An Outport Teacher Remembers

by Christina Bradley

I first went teaching in 1928 at a little village called Elliott’s Cove, on Random Island, just across the Sound from Clarenville. I went by train to Clarenville, then took the ferry. It was only a very short run across, but we had to go all the way down the Sound. It was a beautiful morning but by the time we got there, it was blowing a gale and I was seasick. When I landed, they had a lunch prepared for me, but I couldn't eat it, so after a little while, I lay down. I got over the sick feeling enough that I decided to get the key and go over to see what the school was like. I had to pass by the church and before I knew anything, I was in the ditch! A gander came out with some young ones - he just came right out at me and knocked me over in the ditch! That was a kind of poor beginning for the new teacher. I was humiliated! But nobody made any issue of it at all. I laughed at it afterwards, but I couldn't laugh at the time.

The school was a one room school- just the one room, but in comparison with a classroom of today, it would be quite a large classroom. It was too large for one classroom, in a way, because it was so long and there were no conveniences. I had over 30 pupils. I'm not positive of the number right now and they ranged from beginners to grade 10. It was United Church school, as that was the only religion that was there. The school was heated by a big stove in the centre of the room and the big boys took weekly turns lighting the fire early in the morning while the parents supplied the fuel - a load of wood. The school day began at 9:30 and lasted until 4:00 o'clock, but with so many classes and with the grade 10 exam pupils, I'd often be there till five or six o'clock.

I had been told by the Superintendent of education for the United Church that it was a difficult school and that other teachers before me had a lot of trouble so I went into that classroom in fear and trembling, I can tell you! But I never had any problems and I never taught in a school where I had a better time as far as discipline was concerned. I think that was probably the way I let them know I intended to be boss. I was their friend and would help them, but if they'd do their worst, I do my worst and if they were their best, I'd be mine. But I hated corporal punishment and I suffered more than the ones that I punished anytime I used it. It was the last thing I ever did, and I used it very little.

The only equipment in the room was a blackboard, The children used mostly slates in those days. They had exercise books for special work only. The older ones had slates about 18 inches by 10 inches or 12 inches. The little ones would have slates a little smaller than that. They'd each bring a bottle of water and two cloths to wash them off with period some would have likely spit on them if they were not watched!

The big girls in the school cleaned up with the teachers help but sometimes the mothers would come and clean the school. There was one thing that I didn't like. The community had no hall so they would use the school for socials, and we would have to go in extra early or stay awfully late to get cleaned up and be able to open school on time the next day. A teacher in those days was expected to go to church and help if there was a church organization to belong to and be a teacher or Superintendent of Sunday school. We were supposed to spend our money in these organizations too, and we didn't have much to spend.

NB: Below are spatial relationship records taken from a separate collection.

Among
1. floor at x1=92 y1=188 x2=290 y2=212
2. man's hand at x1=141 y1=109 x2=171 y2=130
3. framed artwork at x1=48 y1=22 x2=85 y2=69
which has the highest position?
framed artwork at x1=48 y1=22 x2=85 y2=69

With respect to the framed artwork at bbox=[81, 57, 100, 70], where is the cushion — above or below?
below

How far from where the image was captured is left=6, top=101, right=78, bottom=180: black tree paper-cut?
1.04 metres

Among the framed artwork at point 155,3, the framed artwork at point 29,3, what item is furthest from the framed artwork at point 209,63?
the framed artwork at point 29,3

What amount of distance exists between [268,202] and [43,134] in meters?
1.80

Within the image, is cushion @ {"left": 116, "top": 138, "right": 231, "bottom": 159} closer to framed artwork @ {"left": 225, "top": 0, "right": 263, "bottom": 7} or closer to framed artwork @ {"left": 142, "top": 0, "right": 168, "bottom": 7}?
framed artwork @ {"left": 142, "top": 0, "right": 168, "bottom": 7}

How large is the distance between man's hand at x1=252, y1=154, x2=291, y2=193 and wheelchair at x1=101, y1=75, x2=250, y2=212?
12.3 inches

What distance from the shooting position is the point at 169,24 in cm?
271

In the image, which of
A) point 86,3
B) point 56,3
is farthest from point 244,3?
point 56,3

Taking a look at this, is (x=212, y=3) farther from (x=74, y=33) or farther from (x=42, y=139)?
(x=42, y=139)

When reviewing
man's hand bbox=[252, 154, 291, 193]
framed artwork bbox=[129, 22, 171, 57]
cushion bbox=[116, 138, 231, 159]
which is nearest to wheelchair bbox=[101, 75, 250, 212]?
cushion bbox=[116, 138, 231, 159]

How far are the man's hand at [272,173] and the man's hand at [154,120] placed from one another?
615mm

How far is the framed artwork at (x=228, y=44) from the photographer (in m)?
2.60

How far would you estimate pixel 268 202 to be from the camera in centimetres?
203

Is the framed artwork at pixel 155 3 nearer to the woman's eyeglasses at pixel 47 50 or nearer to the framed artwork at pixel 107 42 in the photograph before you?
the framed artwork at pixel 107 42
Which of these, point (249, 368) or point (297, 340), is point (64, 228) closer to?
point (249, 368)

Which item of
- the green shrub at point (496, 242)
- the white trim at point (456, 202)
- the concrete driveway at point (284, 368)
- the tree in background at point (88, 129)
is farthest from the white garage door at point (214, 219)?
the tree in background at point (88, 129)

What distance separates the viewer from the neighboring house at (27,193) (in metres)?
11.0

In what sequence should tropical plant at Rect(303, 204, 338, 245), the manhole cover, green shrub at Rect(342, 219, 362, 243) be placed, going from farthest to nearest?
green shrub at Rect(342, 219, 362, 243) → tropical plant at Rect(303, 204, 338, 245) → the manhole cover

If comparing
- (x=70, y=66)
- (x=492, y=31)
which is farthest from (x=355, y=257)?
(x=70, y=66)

The teacher had to supply any textbooks or other materials that were required for teaching, and we had to buy them out of our own money. The board only supplied the very bare necessities. I bought my own chalk too, even though I didn't have to, because they didn't use dustless chalk and I used to get hay fever from the other kind.

And your morals, of course, you had to be above reproach or else... I think a man could smoke, but if a woman was known to be smoking, she wouldn't last overnight. Another thing, if one had exam pupils and didn't get good results - maybe he or she'd be back from the second year, but certainly not for the third. That was their yardstick, which wasn't fair. In fact, that was the yardstick which most of the boards used for measuring the success of a teacher- how many pupils they got through in public exams. It didn't matter whether you had a poor class that year or had an extra good one the year before. That was the way it was back then.